* [Work instruction]
Transcribe verbatim the section of the Bayesian inference text starting at "1 Introduction to" and ending at "their meaning entirely.".

* [Source text]
# # # #
1 Introduction to Bayesian Inference

Introduction

In the Bayesian paradigm the model’s parameters are random variables whose different possible values make the model produce data that is more or less likely to come from the same distribution as the observed data.

This post develops the Bayesian inference concepts through their application in a practical example, solving a simple regression model numerically, in a fully Bayesian way. We will match the theoretical concepts with their practical implementation, helping you to grasp their meaning entirely.

The eCompo dataset

We will use a dataset named “eCompo” for our running example. These are a series of readings of the “\(x\)” response emitted by an electronic component after being subjected to different stimulus values “\(y\)” in a test. We want to know the two parameters \(\beta\) and \(\sigma_\epsilon\) in the model shown below: \[\begin{align} y &= \beta \cdot x + \epsilon \\ \epsilon &\sim \mathcal{N}(0, \sigma_{\epsilon}^2) \tag{1.1} \\[3pt] \implies y - (\beta \cdot x) &\sim \mathcal{N}(0, \sigma_{\epsilon}^2) \tag{1.2} \end{align}\]

ECOMPO_DATA <- data.frame(
  x = c(23.54, 22.97, 11.78, 18.64, 14.36, 18.93, 19.04, 10.768, 27.39, 
    17.28, 22.63, 14.32, 22.95, 27.82, 28.34, 23.71, 29.73, 25.41, 
    27.60, 15.54 ),
  y = c(247.35, 180.47, 86.78, 178.12, 168.72, 135.10, 160.17, 172.48, 
    274.35, 130.32, 224.71, 144.31, 245.39, 314.81, 256.71, 187.07, 
    251.90, 253.75, 181.58, 179.68)
)

In the model equation (1.2), notice that the expected distribution of the residuals has their variance, but its center is fixed at zero. In the following examples, we will estimate the variance \(\sigma_{\epsilon}^2\) with that of the residuals in the data.

1.1 Bayesian Inference

1.1.1 The Notion of Joint Probability

In the “Beta vs. Residuals” graph 1.1, the residuals expected distribution is shown with green, and its actual distribution \(\epsilon = y - (\beta \cdot x)\) with purple.
# # # #
* [Source data]
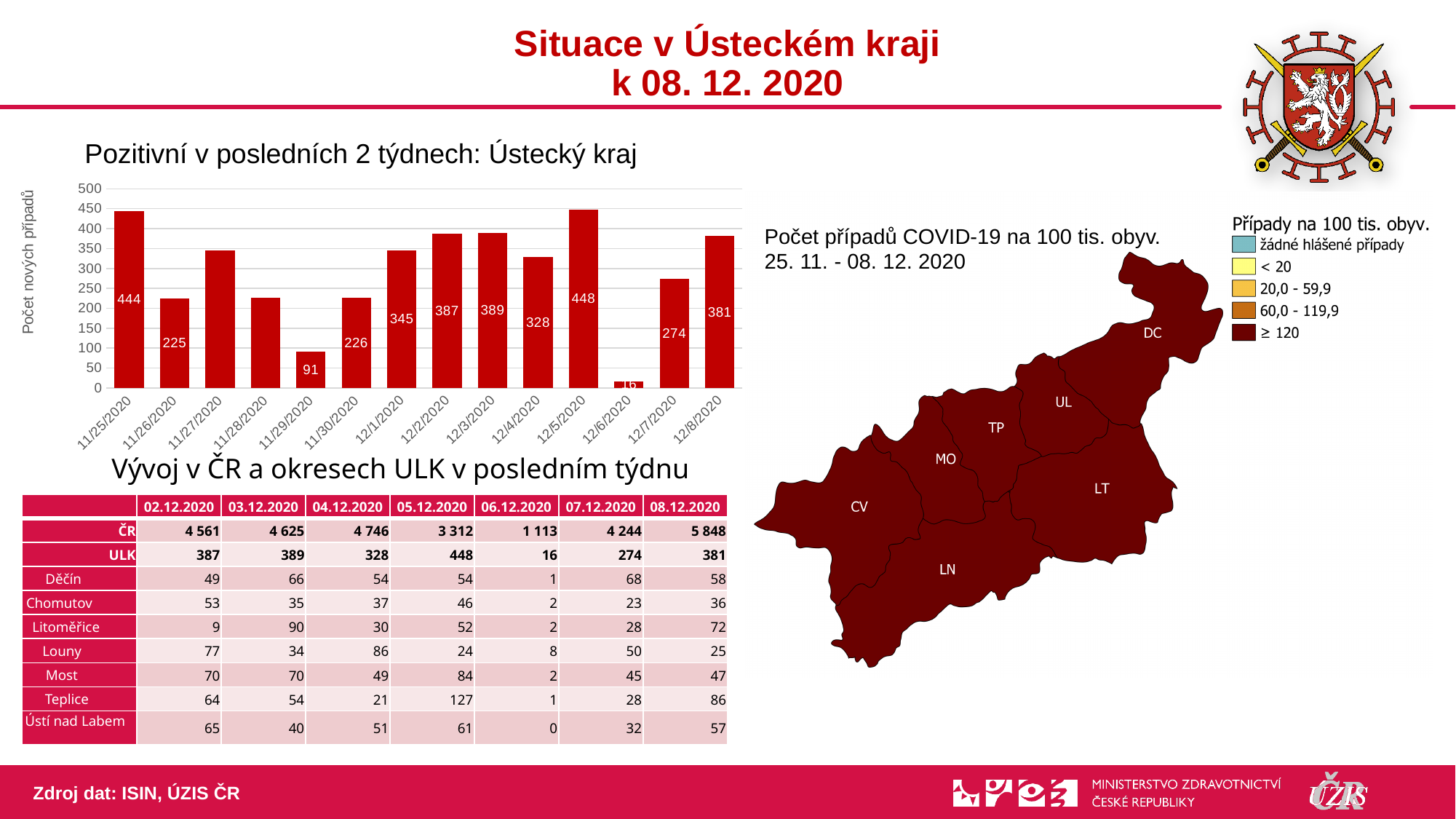
What is the value for 11/29/2020 in the bar chart? 91 What is the y-axis title of the bar chart? Počet nových případů What is the value for 11/25/2020 in the bar chart? 444 What is the difference between the values for 12/5/2020 and 11/25/2020 in the bar chart? 4 Which date has the highest value in the bar chart? 12/5/2020 Which date has the lowest value in the bar chart? 12/6/2020 Is the value for 12/7/2020 in the bar chart greater or less than 250? greater What kind of chart is used to show the positive cases in the last 2 weeks? bar chart Which is larger in the bar chart, the value for 12/2/2020 or for 12/4/2020? 12/2/2020 What is the difference between the values for 12/8/2020 and 12/7/2020 in the bar chart? 107 How many dates are shown on the x axis of the bar chart? 14 What is the value for 12/5/2020 in the bar chart? 448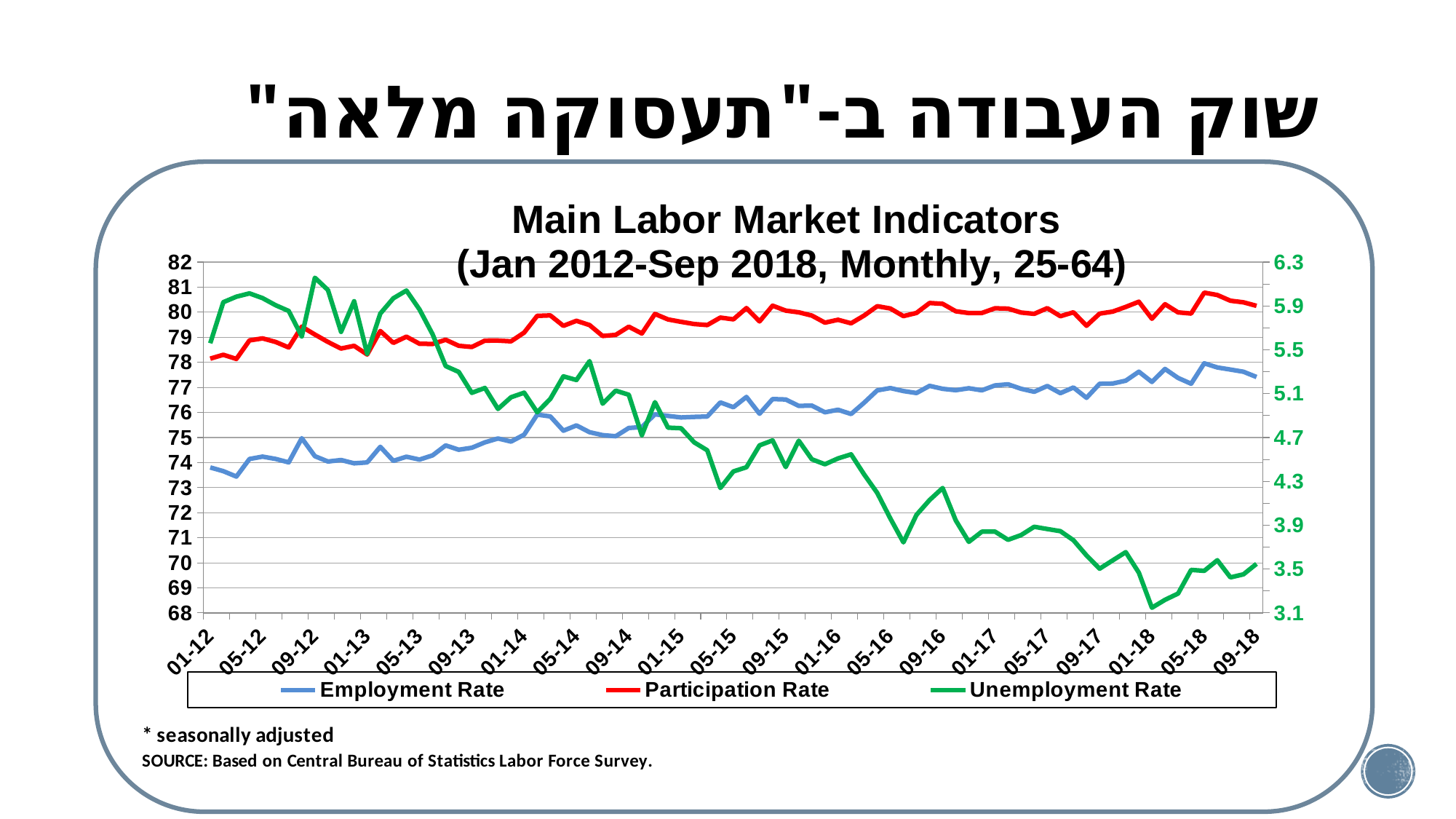
Does the Employment Rate rise or fall overall from 01-12 to 09-18? rise Does the Unemployment Rate rise or fall overall from 01-12 to 09-18? fall At 01-14, which is higher: the Participation Rate or the Employment Rate? Participation Rate How many series does the legend list? 3 Is the Unemployment Rate at 01-18 greater or less than 3.5? less Is the Participation Rate at 01-12 greater or less than 79? less Which series is plotted against the right-hand axis (3.1 to 6.3)? Unemployment Rate What kind of chart is shown on the slide? line chart Is the Employment Rate at 09-18 greater or less than 77? greater What is the title of the chart? Main Labor Market Indicators (Jan 2012-Sep 2018, Monthly, 25-64)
# # # #
* [Solution]
1 Introduction to Bayesian Inference

Introduction

In the Bayesian paradigm the model’s parameters are random variables whose different possible values make the model produce data that is more or less likely to come from the same distribution as the observed data.

This post develops the Bayesian inference concepts through their application in a practical example, solving a simple regression model numerically, in a fully Bayesian way. We will match the theoretical concepts with their practical implementation, helping you to grasp their meaning entirely.